Description of the task: Collect every line in the material below that contains the string "rapeseed", matching case exactly.

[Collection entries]
⁂
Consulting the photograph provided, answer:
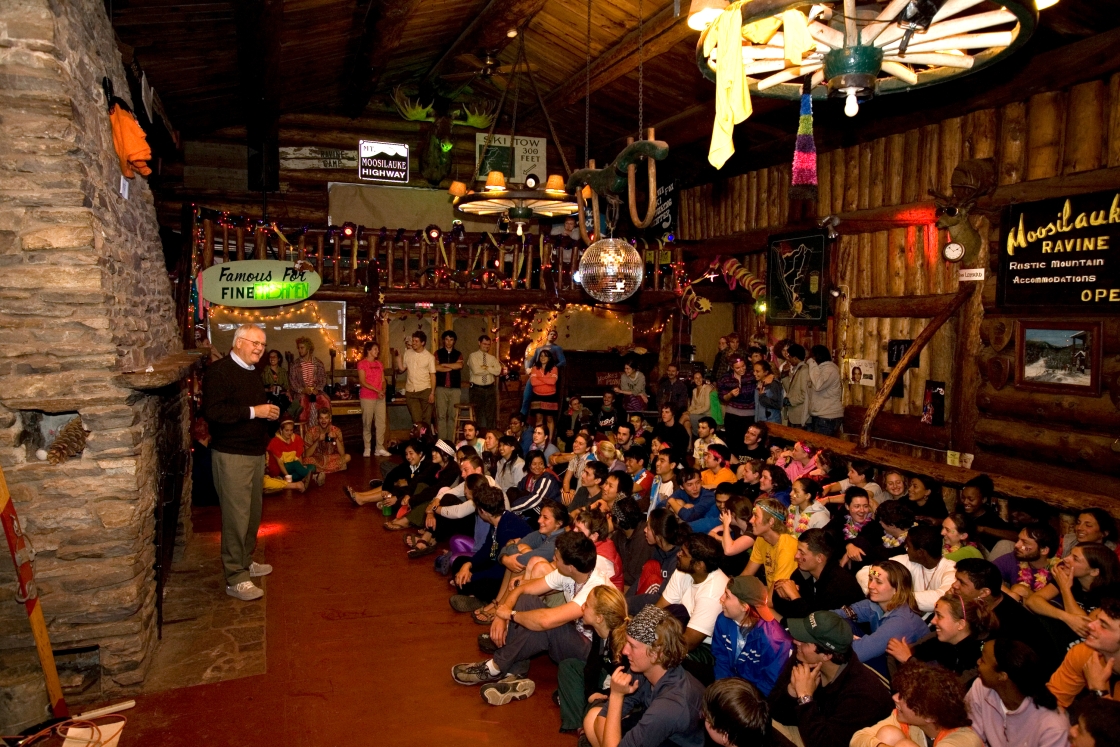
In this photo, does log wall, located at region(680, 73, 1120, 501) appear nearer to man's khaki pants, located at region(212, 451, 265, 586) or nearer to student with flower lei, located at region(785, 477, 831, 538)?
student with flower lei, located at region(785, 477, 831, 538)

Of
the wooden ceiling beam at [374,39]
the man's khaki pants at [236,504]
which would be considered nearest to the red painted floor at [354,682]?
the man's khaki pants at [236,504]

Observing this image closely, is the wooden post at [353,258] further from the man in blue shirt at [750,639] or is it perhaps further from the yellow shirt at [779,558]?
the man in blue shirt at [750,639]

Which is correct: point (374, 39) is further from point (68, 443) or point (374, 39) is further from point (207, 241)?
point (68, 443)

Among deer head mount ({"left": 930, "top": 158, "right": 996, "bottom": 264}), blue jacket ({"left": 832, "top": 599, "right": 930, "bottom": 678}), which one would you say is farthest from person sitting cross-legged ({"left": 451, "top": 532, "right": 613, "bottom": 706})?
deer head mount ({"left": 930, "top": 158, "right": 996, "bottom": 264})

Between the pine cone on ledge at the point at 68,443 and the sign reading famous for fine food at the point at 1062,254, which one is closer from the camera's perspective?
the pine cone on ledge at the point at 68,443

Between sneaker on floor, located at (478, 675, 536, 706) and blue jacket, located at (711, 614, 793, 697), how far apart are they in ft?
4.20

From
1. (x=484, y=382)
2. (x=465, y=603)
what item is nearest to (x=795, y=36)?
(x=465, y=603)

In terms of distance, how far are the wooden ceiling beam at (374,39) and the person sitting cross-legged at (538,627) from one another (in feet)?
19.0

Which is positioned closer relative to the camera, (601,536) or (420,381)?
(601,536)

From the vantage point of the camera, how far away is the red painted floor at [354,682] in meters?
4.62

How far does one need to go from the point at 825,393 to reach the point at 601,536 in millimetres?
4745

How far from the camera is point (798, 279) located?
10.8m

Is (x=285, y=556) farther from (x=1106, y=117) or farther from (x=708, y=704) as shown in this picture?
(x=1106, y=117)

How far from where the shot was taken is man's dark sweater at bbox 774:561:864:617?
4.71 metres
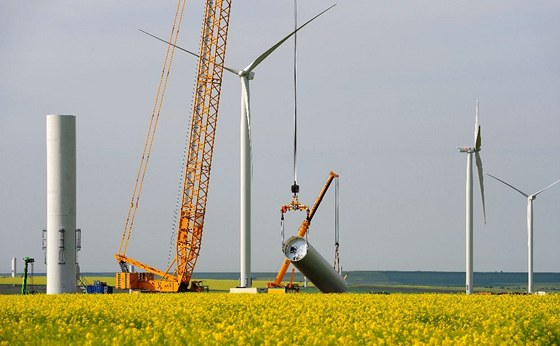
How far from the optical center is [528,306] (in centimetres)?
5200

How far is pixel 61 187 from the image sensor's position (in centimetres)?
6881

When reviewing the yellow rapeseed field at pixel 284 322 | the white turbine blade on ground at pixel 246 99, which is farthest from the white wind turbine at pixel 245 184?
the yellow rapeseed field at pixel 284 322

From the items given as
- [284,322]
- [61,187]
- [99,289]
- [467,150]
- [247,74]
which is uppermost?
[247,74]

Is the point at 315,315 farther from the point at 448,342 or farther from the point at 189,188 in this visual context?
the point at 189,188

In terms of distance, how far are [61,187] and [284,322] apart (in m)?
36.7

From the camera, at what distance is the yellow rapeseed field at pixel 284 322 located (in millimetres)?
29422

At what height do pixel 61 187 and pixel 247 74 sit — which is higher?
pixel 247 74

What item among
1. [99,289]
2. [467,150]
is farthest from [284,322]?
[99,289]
⁂
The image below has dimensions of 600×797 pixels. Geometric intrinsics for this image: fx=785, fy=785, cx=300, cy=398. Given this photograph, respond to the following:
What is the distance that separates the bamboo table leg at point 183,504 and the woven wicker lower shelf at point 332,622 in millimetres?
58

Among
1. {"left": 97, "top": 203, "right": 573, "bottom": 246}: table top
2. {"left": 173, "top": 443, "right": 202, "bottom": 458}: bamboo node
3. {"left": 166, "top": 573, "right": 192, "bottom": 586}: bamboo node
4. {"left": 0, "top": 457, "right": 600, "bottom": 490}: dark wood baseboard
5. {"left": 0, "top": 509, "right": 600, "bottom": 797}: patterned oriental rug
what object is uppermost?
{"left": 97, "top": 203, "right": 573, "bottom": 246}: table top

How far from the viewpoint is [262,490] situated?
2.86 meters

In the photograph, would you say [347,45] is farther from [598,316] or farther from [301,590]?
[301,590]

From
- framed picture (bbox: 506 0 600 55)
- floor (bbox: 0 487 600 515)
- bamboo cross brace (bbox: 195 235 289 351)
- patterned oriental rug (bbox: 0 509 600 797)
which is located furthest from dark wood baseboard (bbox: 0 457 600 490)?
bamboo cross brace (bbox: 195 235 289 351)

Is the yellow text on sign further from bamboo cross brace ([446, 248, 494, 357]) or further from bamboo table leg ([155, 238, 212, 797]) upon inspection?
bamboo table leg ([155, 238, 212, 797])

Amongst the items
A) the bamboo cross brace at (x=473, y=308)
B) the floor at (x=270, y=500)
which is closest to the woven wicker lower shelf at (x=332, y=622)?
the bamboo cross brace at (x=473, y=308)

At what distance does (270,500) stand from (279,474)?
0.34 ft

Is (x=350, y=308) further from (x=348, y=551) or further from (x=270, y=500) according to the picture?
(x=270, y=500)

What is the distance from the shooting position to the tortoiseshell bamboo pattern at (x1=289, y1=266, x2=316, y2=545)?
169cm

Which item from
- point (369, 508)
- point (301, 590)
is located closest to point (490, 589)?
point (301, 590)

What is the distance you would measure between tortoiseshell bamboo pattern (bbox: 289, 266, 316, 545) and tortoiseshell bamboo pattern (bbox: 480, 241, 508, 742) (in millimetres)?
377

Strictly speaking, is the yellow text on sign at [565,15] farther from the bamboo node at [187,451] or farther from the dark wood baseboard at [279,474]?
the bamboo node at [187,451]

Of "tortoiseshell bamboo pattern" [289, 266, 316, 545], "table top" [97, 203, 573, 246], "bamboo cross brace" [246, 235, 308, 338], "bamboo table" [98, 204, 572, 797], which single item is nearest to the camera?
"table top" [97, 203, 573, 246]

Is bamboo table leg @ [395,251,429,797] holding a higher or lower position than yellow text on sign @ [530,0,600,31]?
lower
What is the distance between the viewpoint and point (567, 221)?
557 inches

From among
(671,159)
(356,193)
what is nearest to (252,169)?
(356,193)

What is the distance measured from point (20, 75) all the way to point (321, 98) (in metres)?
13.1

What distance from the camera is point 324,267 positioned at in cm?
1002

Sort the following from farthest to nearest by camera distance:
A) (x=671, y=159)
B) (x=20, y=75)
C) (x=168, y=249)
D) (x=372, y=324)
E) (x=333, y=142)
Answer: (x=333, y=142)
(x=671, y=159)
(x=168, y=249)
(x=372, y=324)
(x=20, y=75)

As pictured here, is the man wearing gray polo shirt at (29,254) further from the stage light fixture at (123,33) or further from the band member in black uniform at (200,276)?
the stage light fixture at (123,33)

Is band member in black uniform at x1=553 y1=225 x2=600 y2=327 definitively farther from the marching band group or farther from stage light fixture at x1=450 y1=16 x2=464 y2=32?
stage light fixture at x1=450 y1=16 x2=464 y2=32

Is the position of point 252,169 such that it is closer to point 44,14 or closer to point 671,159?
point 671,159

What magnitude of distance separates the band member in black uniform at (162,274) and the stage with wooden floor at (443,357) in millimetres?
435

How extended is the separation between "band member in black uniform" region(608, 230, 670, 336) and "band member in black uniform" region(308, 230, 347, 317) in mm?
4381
⁂
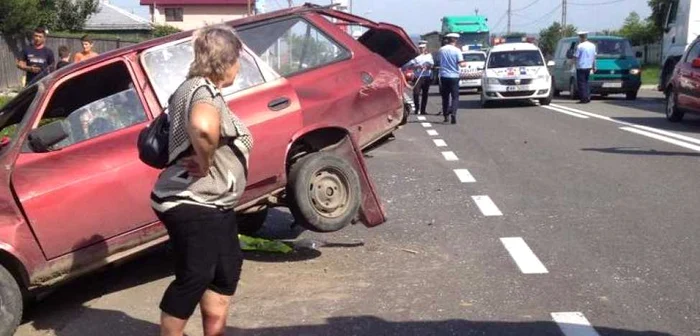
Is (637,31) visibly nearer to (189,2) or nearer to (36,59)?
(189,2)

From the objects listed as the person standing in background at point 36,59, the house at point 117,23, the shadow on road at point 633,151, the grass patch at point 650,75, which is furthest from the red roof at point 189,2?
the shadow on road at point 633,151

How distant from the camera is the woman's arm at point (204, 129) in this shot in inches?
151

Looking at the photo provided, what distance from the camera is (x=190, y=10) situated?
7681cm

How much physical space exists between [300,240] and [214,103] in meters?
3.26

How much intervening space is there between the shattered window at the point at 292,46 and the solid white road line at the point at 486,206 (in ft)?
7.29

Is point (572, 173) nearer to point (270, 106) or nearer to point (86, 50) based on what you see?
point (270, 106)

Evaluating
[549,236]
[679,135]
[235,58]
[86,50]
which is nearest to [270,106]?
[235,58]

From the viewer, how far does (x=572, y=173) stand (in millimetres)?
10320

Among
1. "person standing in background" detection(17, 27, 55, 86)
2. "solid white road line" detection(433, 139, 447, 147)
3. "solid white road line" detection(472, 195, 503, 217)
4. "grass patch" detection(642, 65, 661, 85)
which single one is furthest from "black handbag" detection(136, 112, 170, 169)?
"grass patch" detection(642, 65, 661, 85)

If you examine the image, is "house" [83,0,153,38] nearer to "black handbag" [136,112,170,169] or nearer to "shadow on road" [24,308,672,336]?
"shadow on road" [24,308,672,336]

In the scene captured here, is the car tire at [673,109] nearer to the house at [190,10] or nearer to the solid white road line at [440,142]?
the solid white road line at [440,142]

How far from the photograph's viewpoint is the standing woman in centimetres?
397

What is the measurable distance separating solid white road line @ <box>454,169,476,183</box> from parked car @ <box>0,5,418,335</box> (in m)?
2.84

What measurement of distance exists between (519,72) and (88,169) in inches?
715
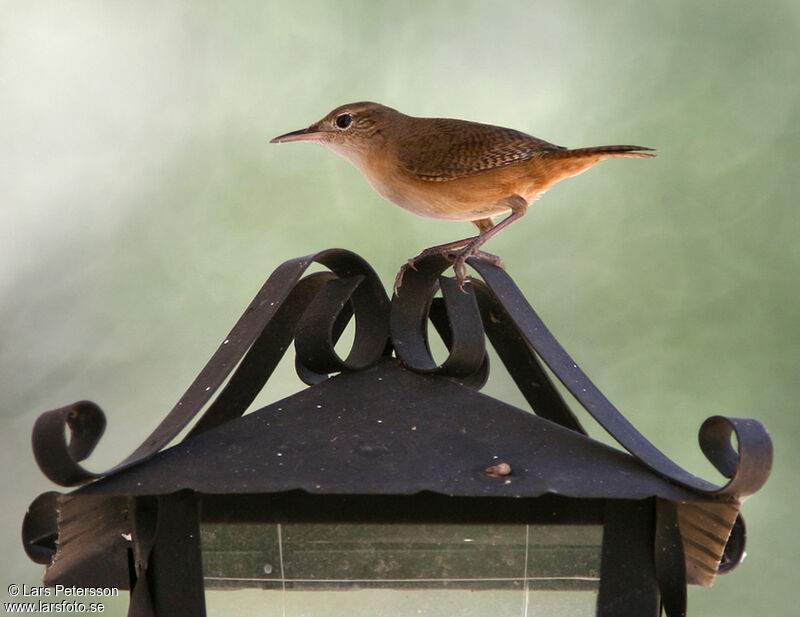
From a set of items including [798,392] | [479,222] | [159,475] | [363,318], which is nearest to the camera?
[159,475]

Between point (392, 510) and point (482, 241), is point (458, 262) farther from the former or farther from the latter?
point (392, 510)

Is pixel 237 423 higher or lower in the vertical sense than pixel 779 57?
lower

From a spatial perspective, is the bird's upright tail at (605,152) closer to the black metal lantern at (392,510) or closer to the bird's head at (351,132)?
⁂
Completed exercise:
When reviewing the yellow rapeseed field at pixel 284 322 | the white turbine blade on ground at pixel 246 99, which is farthest from the white wind turbine at pixel 245 184?
the yellow rapeseed field at pixel 284 322
From the camera, at what distance is the yellow rapeseed field at pixel 284 322 located (in millimetres)?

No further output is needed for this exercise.